Restate each entry word for word, leaving nothing out.

• Given data
--- start ---

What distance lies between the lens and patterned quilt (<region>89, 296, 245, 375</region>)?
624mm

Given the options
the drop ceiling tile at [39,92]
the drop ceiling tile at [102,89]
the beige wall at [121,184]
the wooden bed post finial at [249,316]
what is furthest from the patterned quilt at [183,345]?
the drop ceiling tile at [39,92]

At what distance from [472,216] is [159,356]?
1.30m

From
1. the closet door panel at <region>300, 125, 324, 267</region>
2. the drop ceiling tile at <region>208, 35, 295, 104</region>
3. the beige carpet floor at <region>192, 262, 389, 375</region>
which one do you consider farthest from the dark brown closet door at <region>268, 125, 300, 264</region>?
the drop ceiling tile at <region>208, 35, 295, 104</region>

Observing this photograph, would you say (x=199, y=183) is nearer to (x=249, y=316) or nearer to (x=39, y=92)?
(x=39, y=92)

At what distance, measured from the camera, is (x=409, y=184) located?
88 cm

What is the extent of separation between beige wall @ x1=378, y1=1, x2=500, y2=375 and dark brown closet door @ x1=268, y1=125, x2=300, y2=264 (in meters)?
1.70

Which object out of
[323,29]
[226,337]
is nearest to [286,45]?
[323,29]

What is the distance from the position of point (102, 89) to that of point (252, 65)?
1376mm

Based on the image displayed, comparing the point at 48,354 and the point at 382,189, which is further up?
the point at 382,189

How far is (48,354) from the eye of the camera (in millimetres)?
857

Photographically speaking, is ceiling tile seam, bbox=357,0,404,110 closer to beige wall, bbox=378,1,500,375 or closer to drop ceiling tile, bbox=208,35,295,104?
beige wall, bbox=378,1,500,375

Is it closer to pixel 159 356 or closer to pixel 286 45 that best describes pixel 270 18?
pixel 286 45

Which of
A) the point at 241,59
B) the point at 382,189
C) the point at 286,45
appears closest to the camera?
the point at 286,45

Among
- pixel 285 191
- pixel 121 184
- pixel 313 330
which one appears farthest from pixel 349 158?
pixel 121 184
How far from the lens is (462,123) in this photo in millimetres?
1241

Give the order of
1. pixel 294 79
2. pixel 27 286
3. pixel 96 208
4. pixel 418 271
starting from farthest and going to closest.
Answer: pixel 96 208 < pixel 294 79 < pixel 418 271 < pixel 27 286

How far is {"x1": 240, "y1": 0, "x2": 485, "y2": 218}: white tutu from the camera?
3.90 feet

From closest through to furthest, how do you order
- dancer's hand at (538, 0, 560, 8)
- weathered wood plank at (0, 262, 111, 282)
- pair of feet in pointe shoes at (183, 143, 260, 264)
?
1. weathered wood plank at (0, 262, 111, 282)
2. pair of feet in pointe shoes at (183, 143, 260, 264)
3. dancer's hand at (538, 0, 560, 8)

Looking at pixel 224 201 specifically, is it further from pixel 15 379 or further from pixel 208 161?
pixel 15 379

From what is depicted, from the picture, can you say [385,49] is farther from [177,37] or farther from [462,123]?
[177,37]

--- end ---

• Answer
What distance lies between the lens and patterned quilt (<region>89, 296, 245, 375</region>)?
624mm

Given the options
the drop ceiling tile at [39,92]
the drop ceiling tile at [102,89]
the beige wall at [121,184]
the wooden bed post finial at [249,316]
what is furthest from the patterned quilt at [183,345]?
the drop ceiling tile at [39,92]

At what distance from [472,216] is [159,356]?
1.30m

From
1. the closet door panel at <region>300, 125, 324, 267</region>
2. the drop ceiling tile at <region>208, 35, 295, 104</region>
3. the beige carpet floor at <region>192, 262, 389, 375</region>
which one do you consider farthest from the dark brown closet door at <region>268, 125, 300, 264</region>?
the drop ceiling tile at <region>208, 35, 295, 104</region>

Observing this photograph, would you say (x=199, y=183) is nearer to (x=249, y=316) or nearer to (x=39, y=92)?
(x=39, y=92)

At what distance, measured from the camera, is (x=409, y=184) located?
88 cm

What is the extent of separation between beige wall @ x1=378, y1=1, x2=500, y2=375 and dark brown closet door @ x1=268, y1=125, x2=300, y2=264 (in meters)?
1.70

Which object out of
[323,29]
[226,337]
is nearest to [286,45]?
[323,29]

What is the distance from the position of point (102, 89) to that of point (252, 65)?
1376mm

Based on the image displayed, comparing the point at 48,354 and the point at 382,189, which is further up?
the point at 382,189

How far is (48,354) from the eye of the camera (in millimetres)?
857

Photographically speaking, is ceiling tile seam, bbox=357,0,404,110 closer to beige wall, bbox=378,1,500,375 or closer to drop ceiling tile, bbox=208,35,295,104?
beige wall, bbox=378,1,500,375

Is it closer to pixel 159 356 or closer to pixel 286 45 that best describes pixel 270 18?
pixel 286 45

Which of
A) the point at 241,59
B) the point at 382,189
C) the point at 286,45
appears closest to the camera?
the point at 286,45

Among
- pixel 285 191
- pixel 121 184
- pixel 313 330
which one appears farthest from pixel 349 158?
pixel 121 184
How far from the lens is (462,123) in this photo in millimetres?
1241

Give the order of
1. pixel 294 79
2. pixel 27 286
3. pixel 96 208
4. pixel 418 271
starting from farthest and going to closest.
Answer: pixel 96 208 < pixel 294 79 < pixel 418 271 < pixel 27 286

How far is {"x1": 240, "y1": 0, "x2": 485, "y2": 218}: white tutu from the camera?
3.90 feet

From closest through to furthest, how do you order
- dancer's hand at (538, 0, 560, 8)
- weathered wood plank at (0, 262, 111, 282)
- pair of feet in pointe shoes at (183, 143, 260, 264)
?
1. weathered wood plank at (0, 262, 111, 282)
2. pair of feet in pointe shoes at (183, 143, 260, 264)
3. dancer's hand at (538, 0, 560, 8)

Looking at pixel 224 201 specifically, is it further from pixel 15 379 or further from pixel 208 161?
pixel 15 379

From what is depicted, from the picture, can you say [385,49] is farther from [177,37] or farther from [462,123]?
[177,37]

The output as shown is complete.